PHOENIX -- Tommy Milone's spring debut came and went without much ruckus, just as he hoped.

The A's lefty, whose reserved demeanor away from the field matches the one he brings to the mound, quietly put away two clean innings against the Rockies on Saturday, allowing only one baserunner along the way.

Milone walked Carlos Gonzalez in the first but exited the inning unscathed. He picked up three quick outs -- two on ground balls, and a strikeout -- in the second, throwing a total of 36 pitches.

"I wouldn't say I was amped but just a little anxious to get out there, so I felt like a couple of those pitches I was rushing a little bit," Milone said. "So I just had to tell myself to relax and go out there and throw strikes. That's the main thing, especially with the first outing, is throwing strikes, and I felt for the most part I was able to do that."

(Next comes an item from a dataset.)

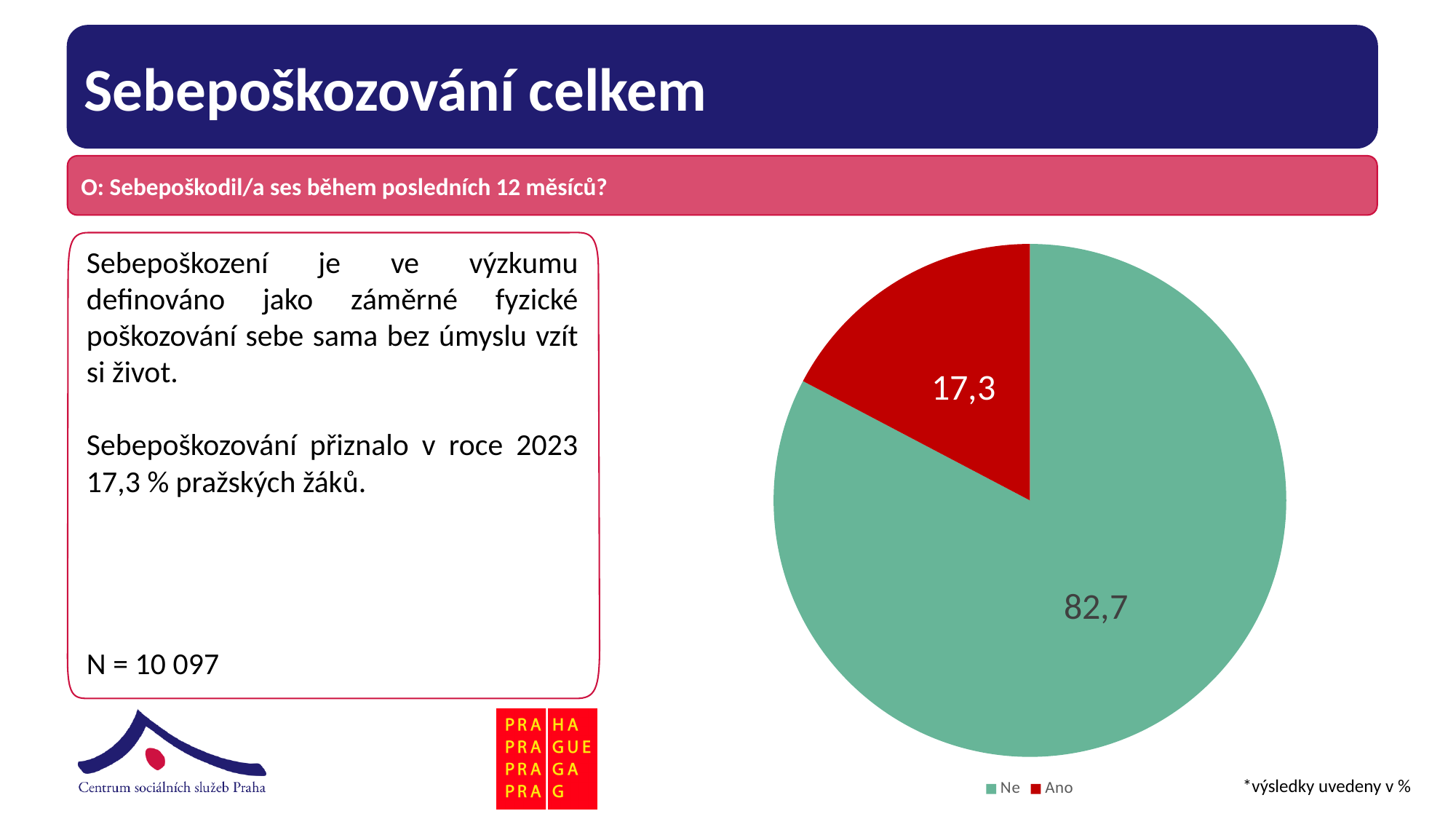
How many slices does the pie chart have? 2 What share of the pie does the "Ano" slice represent? 17,3 Which slice is the largest? Ne What colour is the "Ano" slice? red What is the difference between the "Ne" and "Ano" values? 65,4 Which slice is the smallest? Ano What is the value for the "Ne" slice? 82,7 How many entries does the legend list? 2 What is the value for the "Ano" slice? 17,3 Which is larger, the "Ne" slice or the "Ano" slice? Ne What colour is the "Ne" slice? green What kind of chart is shown on the slide? pie chart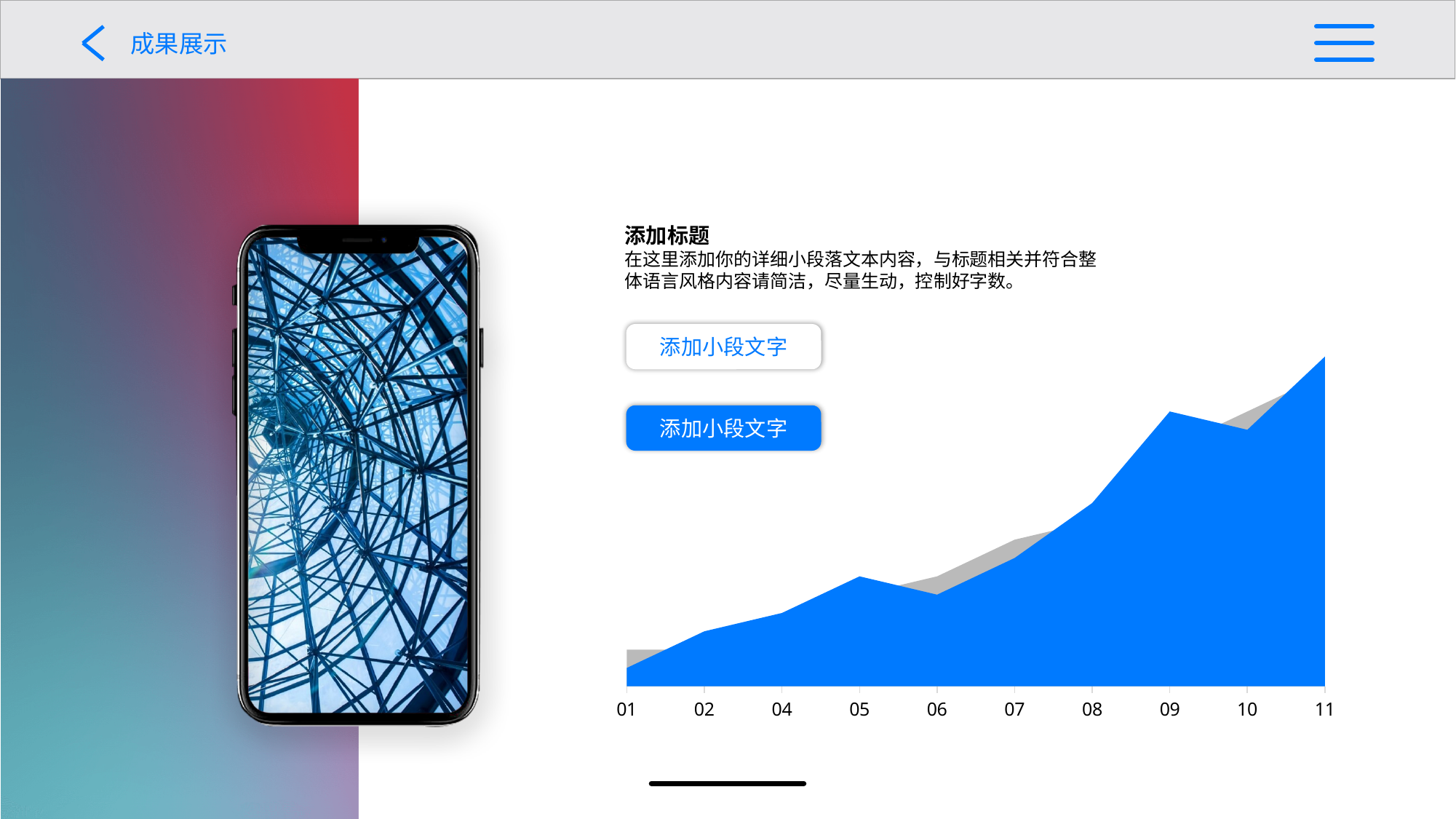
What is the first category label on the x axis of the chart? 01 Which category has the highest value for the blue series? 11 For the blue series, which is larger, the value at 09 or the value at 10? 09 What colour is the front (larger) area series in the chart? blue For the blue series, which is larger, the value at 08 or the value at 07? 08 Overall, do the values of the blue series rise or fall from 01 to 11? rise Which category has the lowest value for the blue series? 01 For the blue series, which is larger, the value at 05 or the value at 06? 05 How many categories are labelled on the x axis of the chart? 10 What kind of chart is shown on the slide? area chart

Milone, 26, was the last of Oakland's expected starting rotation members to pitch this spring. Like the others, Milone didn't pitch in the first few games by design. The A's rested their regulars because of a lengthier camp this year, and because of the heavy workloads they endured last year.

Milone racked up 190 innings as a rookie in 2012, picking up 13 wins for the 94-win American League West champions. Past those numbers, though, he is still a young pitcher trying to make an impression on his employers, despite already carrying around job security he didn't have at this time last year.

"I'm trying to do the same thing," Milone said. "I'm not letting myself assume I have a spot. You have to go out there still and perform and provide for the team. That's what I'm trying to do out there every time, no matter if I feel I have a spot or not. It doesn't really change anything."

Milone, like each of Oakland's starters, will pitch every five days from here on out. He's expected to be the No. 3 starter in the A's rotation come Opening Day, behind Brett Anderson and Jarrod Parker and ahead of A.J. Griffin and Dan Straily.